Babies for Cash – How the State Abuses Infants by Destroying the Mother-Child Bond in CPS Abductions

A baby's first year is crucial to a baby's emotional and cognitive development. It is in the earliest months of life that the foundations for basic trust, security, and relationships are laid. The parent-child relationship is the environment in which that is designed to happen. Yet the majority of children who enter foster care are taken within their first year of life, depriving them of critical bonding time and causing permanent trauma and damage to the babies' ability to trust. More children in this age group are not returned home and are later adopted out than any other age group. According to the 2017 AFCARS report (Adoption and Foster Care Analysis and Reporting System) from the U.S. Department of Health and Human Services, almost 1 in 5 children who entered foster care during 2016 (the latest date for which data is available) were less than 1 year old when they were taken from their parents. Fully 25% of the children deemed to be "waiting for adoption" were babies who came into the system at under a year old.
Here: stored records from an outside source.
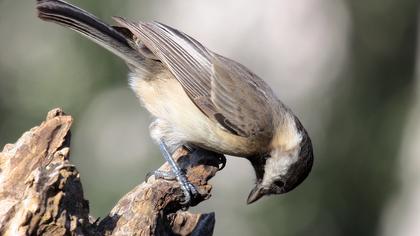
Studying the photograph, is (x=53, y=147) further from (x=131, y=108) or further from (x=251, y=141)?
(x=131, y=108)

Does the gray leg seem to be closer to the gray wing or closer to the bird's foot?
the bird's foot

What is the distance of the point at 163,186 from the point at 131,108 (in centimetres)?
722

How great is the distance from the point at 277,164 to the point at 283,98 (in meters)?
6.26

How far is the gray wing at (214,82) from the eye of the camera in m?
6.56

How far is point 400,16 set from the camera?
44.3 feet

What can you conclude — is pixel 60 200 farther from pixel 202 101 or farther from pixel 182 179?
pixel 202 101

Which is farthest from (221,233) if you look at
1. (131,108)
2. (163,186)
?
(163,186)

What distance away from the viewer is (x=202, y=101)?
22.1 feet

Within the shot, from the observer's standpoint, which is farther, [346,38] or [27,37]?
[346,38]

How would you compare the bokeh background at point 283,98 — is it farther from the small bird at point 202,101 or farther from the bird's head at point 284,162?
the bird's head at point 284,162

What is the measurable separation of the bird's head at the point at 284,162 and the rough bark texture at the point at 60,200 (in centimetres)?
84

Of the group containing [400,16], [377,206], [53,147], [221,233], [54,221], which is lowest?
[377,206]

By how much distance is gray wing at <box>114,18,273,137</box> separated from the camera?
6.56m

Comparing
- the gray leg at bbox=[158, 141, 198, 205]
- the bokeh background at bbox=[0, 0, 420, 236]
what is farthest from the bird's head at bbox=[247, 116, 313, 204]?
the bokeh background at bbox=[0, 0, 420, 236]
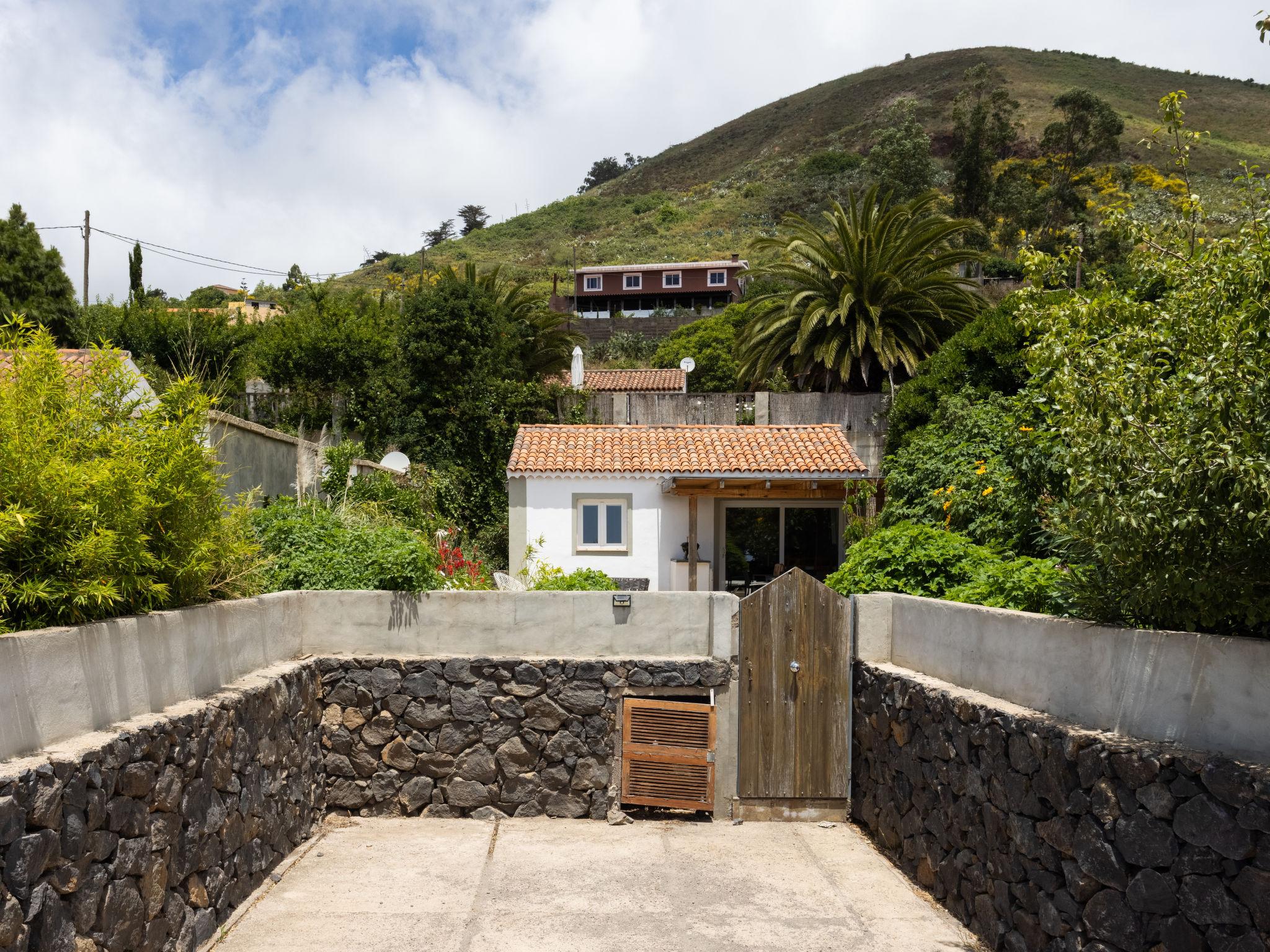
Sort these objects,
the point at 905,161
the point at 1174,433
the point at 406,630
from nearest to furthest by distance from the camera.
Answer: the point at 1174,433, the point at 406,630, the point at 905,161

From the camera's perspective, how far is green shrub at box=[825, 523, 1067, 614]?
9.14 m

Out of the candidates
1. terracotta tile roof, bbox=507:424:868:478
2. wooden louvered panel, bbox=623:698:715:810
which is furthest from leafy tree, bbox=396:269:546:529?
wooden louvered panel, bbox=623:698:715:810

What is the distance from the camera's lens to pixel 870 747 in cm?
970

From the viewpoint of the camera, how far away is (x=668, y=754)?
10.1 meters

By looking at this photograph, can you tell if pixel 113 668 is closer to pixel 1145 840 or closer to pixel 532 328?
pixel 1145 840

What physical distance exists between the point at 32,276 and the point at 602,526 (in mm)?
20329

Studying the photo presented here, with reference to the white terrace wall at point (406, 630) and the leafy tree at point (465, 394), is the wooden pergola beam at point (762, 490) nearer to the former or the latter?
the leafy tree at point (465, 394)

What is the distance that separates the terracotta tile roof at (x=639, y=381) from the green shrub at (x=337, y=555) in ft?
88.8

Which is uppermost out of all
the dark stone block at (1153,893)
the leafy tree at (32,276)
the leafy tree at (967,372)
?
the leafy tree at (32,276)

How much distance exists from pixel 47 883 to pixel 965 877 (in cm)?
562

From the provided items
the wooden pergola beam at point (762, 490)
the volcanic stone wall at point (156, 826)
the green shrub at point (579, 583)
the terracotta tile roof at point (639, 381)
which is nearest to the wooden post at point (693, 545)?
the wooden pergola beam at point (762, 490)

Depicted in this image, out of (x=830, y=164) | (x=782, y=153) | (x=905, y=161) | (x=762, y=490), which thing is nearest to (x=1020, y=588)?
(x=762, y=490)

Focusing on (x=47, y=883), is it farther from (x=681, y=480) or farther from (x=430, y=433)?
(x=430, y=433)

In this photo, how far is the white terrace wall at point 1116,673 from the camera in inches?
185
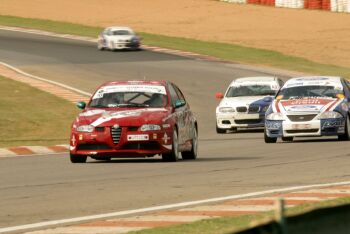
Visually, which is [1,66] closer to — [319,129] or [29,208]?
[319,129]

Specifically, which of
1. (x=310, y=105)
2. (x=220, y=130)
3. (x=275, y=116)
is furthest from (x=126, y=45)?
(x=310, y=105)

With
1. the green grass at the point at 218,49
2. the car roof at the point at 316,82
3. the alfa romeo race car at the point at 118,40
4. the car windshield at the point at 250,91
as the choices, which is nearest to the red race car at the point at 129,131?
the car roof at the point at 316,82

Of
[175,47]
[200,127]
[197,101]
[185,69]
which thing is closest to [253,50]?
[175,47]

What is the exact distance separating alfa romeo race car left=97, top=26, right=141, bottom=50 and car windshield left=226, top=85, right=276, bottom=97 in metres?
24.3

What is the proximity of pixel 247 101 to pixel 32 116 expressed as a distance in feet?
18.2

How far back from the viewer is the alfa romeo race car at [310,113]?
74.8 ft

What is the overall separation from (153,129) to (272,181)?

These are defined as "children who have a goal of adoption and/or whose parents' parental rights have been terminated." The numbers are clear that babies are the most likely age group to be seized from their parents, not returned, and adopted out. 92% of the adopters receive an "adoption subsidy," which is a taxpayer-funded financial incentive to adopt. Human babies are born with an innate emotional and psychological need for their biological parents. When the child cannot or does not receive the love and acceptance of their own mother and father, he or she is left with a gaping hole deep inside that they may struggle the rest of their lives to fill even if they are loved, wanted, and cherished by a substitute parent. The harm of that separation is seldom considered by anyone within the Child Protective Services or foster care industry, evidenced by the fact that it is never mentioned in any of the thousands of pages of documents that we have examined for hundreds of families whose stories have been featured by Health Impact News.